Exercise aim: Please copy the W3C validator text from "In recent conversation" to "being unencoded ampersands.", substituting "ampersand characters" for "ampersands".

Excerpted text:
-- begin --

Amputate the W3C Validator

In recent conversation about the usefulness of validation and the W3C’s Validation Service on Mike Davidson’s freshly launched Mike Industries (love that new IFR smell), Mike pined for the validator to be able to ignore certain errors introduced by legacy content management or ad serving software—a primary concern being unencoded ampersands.

So I went and dug up Nat Irons’s Amputator MT plugin. Based on his clever regular expression I cooked up a little PHP script that takes any url and outputs it with all ampersands properly encoded.

It doesn’t fix unquoted attributes or uppercase tags, I have no desire to cheat the validator—that would only be cheating ourselves. All this does is filter out the noise of cascading errors caused by something that has absolutely no bearing on the visual display or usability of a page.

Before amputation, ESPN returns 335 errors. After amputation, only 56! Fifty-six is a far more manageable number of errors to sort through when looking for the root of a display problem.

-- end --

Given data:
-- begin --

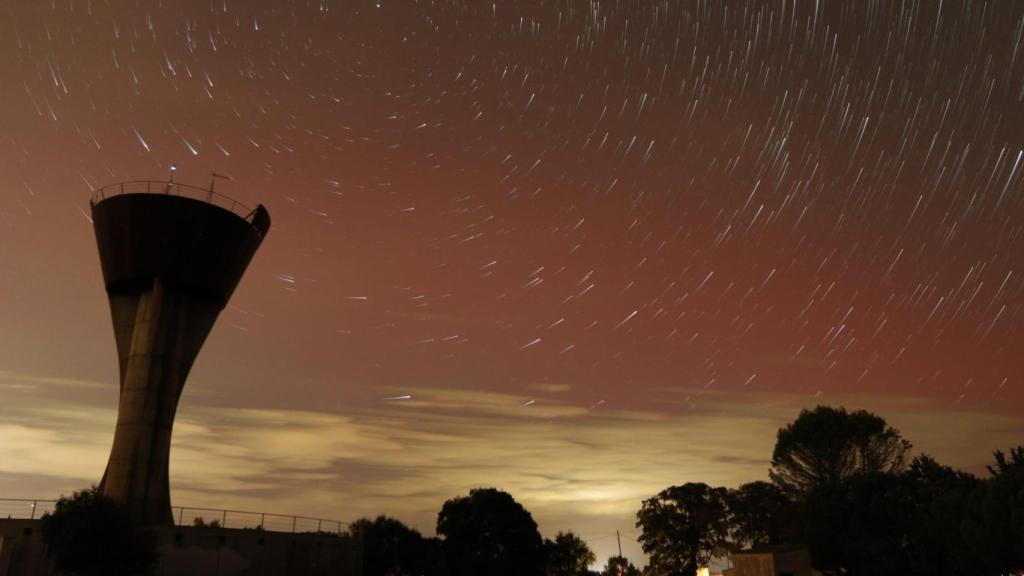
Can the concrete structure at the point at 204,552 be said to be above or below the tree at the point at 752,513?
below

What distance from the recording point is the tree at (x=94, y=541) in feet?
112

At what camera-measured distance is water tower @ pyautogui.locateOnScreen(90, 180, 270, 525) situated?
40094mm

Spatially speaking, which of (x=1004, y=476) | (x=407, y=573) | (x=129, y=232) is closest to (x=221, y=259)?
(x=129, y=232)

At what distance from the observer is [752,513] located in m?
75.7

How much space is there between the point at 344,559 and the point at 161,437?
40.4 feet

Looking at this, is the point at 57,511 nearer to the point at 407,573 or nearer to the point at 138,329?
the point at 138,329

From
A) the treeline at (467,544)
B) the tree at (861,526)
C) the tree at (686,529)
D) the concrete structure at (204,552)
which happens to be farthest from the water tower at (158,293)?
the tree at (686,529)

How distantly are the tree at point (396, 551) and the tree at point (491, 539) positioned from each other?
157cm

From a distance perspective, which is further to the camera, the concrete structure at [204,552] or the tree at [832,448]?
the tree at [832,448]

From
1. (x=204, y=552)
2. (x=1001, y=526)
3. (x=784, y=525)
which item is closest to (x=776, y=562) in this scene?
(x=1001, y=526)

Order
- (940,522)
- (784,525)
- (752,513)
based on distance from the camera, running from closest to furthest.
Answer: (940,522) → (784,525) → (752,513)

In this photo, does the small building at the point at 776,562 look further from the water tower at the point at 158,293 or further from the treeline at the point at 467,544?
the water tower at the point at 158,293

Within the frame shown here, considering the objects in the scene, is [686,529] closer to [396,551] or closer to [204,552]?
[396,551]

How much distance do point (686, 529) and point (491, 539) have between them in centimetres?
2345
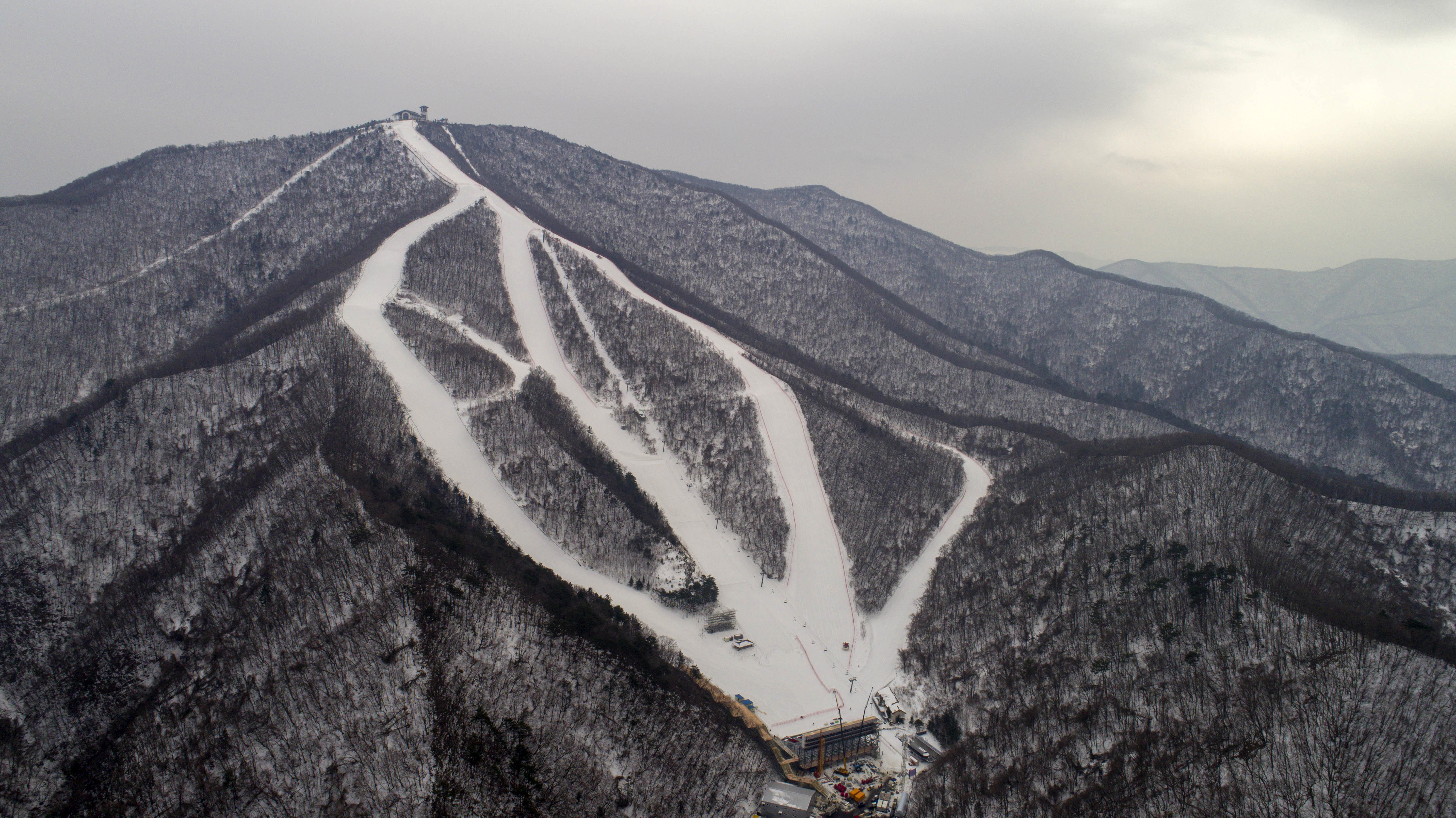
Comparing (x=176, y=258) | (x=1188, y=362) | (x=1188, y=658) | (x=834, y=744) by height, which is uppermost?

-- end --
-- begin --

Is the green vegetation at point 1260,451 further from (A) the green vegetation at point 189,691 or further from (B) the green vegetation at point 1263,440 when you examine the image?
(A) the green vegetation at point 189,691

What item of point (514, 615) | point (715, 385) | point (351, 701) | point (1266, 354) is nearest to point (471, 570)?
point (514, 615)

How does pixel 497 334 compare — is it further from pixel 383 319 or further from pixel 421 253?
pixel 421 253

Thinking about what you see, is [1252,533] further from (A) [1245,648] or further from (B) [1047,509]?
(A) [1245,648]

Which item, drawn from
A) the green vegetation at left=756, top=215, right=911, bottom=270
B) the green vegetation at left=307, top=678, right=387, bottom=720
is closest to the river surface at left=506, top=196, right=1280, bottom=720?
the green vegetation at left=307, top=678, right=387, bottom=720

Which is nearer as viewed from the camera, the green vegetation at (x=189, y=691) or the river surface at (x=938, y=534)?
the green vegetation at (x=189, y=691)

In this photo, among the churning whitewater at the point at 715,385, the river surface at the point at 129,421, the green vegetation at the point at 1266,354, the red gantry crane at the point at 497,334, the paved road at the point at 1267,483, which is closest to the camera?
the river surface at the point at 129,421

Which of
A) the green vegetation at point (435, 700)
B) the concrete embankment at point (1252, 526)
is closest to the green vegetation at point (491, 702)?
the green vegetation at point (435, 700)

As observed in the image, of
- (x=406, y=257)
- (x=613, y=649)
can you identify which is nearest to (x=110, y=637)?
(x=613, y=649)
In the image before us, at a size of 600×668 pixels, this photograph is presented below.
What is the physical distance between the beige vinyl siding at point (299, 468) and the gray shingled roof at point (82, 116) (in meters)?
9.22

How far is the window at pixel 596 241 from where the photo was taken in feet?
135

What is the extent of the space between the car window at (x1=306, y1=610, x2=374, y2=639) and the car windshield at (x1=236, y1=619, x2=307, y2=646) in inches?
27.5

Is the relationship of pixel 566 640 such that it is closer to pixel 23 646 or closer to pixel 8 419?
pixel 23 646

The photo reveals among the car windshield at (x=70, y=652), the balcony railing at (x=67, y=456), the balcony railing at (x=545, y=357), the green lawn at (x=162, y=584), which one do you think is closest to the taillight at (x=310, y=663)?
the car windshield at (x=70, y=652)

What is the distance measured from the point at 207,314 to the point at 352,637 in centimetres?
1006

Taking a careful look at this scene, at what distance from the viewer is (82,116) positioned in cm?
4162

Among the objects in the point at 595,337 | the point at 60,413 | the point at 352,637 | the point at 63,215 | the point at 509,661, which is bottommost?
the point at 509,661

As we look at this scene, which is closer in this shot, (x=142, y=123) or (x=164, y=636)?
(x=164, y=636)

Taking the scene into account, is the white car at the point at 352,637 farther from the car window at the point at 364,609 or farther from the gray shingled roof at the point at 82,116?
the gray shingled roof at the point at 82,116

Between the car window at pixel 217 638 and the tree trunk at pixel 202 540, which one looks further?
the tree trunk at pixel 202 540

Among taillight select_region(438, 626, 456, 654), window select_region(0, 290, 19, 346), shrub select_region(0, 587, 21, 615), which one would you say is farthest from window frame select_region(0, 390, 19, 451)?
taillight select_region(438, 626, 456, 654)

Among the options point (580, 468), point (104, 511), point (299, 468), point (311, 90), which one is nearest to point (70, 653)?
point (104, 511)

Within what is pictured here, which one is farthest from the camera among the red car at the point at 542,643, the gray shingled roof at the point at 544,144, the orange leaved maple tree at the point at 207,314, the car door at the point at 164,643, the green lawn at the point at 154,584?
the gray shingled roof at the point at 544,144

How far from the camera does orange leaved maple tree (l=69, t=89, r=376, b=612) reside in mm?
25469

-- end --
-- begin --

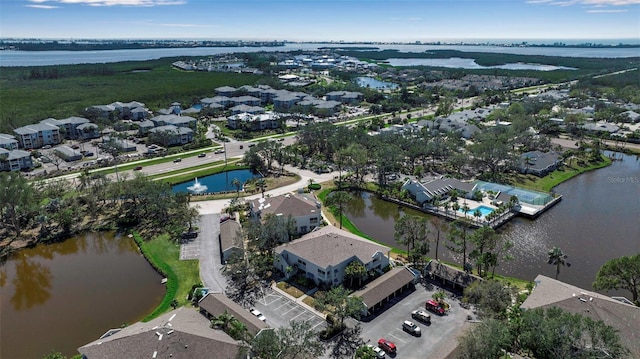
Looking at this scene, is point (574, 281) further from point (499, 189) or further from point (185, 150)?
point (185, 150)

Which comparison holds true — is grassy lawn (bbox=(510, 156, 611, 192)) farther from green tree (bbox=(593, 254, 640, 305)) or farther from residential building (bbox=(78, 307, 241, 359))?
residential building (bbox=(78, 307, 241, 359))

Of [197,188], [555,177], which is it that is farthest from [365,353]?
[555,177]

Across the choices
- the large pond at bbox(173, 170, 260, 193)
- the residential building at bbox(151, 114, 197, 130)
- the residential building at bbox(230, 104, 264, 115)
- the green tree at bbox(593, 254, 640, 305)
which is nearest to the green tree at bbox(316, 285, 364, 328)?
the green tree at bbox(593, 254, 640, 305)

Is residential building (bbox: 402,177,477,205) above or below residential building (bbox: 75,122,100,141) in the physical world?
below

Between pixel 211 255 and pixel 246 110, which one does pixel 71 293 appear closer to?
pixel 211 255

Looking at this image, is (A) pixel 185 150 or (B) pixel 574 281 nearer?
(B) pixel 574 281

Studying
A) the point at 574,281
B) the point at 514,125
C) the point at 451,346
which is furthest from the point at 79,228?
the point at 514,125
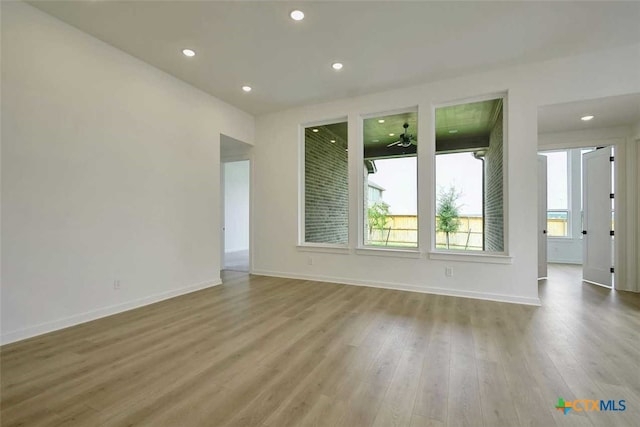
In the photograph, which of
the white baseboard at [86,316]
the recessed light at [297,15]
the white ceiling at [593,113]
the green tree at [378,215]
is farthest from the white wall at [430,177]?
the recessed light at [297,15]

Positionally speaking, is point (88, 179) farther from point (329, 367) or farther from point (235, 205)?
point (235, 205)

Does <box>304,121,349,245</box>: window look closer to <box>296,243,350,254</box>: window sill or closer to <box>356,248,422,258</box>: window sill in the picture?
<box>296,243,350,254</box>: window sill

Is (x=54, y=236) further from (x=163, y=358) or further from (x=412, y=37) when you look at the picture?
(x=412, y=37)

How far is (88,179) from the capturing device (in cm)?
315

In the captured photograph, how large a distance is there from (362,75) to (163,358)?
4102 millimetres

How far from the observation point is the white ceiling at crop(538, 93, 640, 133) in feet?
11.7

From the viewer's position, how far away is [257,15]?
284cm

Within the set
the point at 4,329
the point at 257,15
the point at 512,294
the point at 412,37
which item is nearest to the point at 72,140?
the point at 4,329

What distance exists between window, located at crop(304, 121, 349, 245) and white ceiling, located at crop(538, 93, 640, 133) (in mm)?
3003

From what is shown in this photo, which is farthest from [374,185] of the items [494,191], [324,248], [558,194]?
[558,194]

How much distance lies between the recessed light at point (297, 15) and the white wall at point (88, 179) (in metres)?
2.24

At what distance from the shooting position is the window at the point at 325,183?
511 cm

-- end --

Finished answer:
In recent conversation about the usefulness of validation and the W3C’s Validation Service on Mike Davidson’s freshly launched Mike Industries (love that new IFR smell), Mike pined for the validator to be able to ignore certain errors introduced by legacy content management or ad serving software—a primary concern being unencoded ampersand characters.